The Fort Worth Herd is an institution dedicated to preserving the rich history of the Chisholm Trail, a pivotal route for cattle drives in the 1800s.

As a drover, Reid joins the ranks of men and women on horseback, driving longhorn cattle through the historic Stockyards – a quintessential Texan experience.

“It was 2021 at the time, I guess I just never realized, and I was like okay, I guess that’s right and I’m just going to keep showing up as myself and do the things,” Reid recalled, upon learning of her groundbreaking achievement.

Reflecting Diversity in the Western Landscape

Reid’s appointment as the first Black female drover holds profound significance, reflecting a shift in the portrayal of Western culture. Kristin Jaworski, executive director of the Fort Worth Herd & Trail Boss, emphasized the importance of this diversity.

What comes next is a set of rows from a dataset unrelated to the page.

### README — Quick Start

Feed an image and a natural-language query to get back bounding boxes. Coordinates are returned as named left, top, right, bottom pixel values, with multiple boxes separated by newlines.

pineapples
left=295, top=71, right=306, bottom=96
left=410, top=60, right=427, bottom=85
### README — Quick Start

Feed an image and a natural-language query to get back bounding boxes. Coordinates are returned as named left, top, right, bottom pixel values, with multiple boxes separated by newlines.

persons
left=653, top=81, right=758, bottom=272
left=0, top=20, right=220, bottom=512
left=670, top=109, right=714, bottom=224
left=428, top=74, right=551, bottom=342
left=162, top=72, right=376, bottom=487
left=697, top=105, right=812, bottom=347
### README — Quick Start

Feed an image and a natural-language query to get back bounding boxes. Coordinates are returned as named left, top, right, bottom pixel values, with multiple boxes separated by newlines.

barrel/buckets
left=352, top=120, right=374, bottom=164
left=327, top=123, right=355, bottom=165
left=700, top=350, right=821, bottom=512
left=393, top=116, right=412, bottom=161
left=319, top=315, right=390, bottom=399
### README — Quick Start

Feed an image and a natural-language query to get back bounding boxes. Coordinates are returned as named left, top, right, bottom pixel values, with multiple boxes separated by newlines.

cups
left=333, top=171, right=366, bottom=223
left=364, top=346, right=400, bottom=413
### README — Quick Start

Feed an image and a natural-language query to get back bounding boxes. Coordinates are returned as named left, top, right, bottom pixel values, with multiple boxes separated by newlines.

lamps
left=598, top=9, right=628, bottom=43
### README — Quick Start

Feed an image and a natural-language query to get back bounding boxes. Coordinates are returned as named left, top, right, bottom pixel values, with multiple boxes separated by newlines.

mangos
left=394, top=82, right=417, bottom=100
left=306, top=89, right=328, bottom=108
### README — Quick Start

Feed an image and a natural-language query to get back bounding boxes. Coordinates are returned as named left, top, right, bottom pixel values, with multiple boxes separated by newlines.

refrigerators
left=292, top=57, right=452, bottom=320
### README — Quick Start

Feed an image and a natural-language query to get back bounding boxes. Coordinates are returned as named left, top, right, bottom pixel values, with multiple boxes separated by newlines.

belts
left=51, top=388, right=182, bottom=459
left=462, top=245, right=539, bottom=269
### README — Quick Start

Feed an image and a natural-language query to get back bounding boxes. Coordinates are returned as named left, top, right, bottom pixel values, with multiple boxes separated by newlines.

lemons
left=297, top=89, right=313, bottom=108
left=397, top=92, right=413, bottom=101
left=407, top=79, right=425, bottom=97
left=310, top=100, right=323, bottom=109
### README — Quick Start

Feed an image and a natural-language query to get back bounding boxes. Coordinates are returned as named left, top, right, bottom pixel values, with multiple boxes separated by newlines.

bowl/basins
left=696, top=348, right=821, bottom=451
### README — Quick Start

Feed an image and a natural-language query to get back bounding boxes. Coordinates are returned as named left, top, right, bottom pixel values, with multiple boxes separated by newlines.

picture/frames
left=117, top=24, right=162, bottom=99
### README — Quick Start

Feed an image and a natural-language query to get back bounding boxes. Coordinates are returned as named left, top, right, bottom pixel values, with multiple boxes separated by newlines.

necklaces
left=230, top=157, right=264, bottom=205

“Being a Black cowgirl was so important to this program,” Jaworski stated. “You know having that diversity and reflecting that it wasn’t like the movies that you would see right, and I think just changing that mindset is so important.”

A Rich Legacy of Inclusivity

While Reid’s achievement is groundbreaking, she acknowledges the deep-rooted history of cowboys of color in Texas. “There’s a rich history, especially in Fort Worth,” she explained. “If you’re just talking about Fort Worth, people of color were here doing the work and are part of the reason why this city is the thriving city that it is today.”

“If you just look at the history post-civil war, all the logic is there on why African Americans in general, the freedmen, had these skills, and they used those skills to then support their families on the trail,” Reid added, highlighting the integral role played by Black cowboys in shaping the region’s identity.

Blazing New Trails for Representation

As the Fort Worth Herd celebrates its 25th anniversary, Reid’s appointment marks a significant milestone in the organization’s commitment to diversity and inclusivity.

Her trailblazing feat not only honors the past but also paves the way for future generations of underrepresented communities to embrace their place in the Western tradition.

“I know that there’s a resurgence of, you know, African American or people of color being equestrians and horsemen,” Reid remarked. “We’ve still got plenty of trails to blaze.”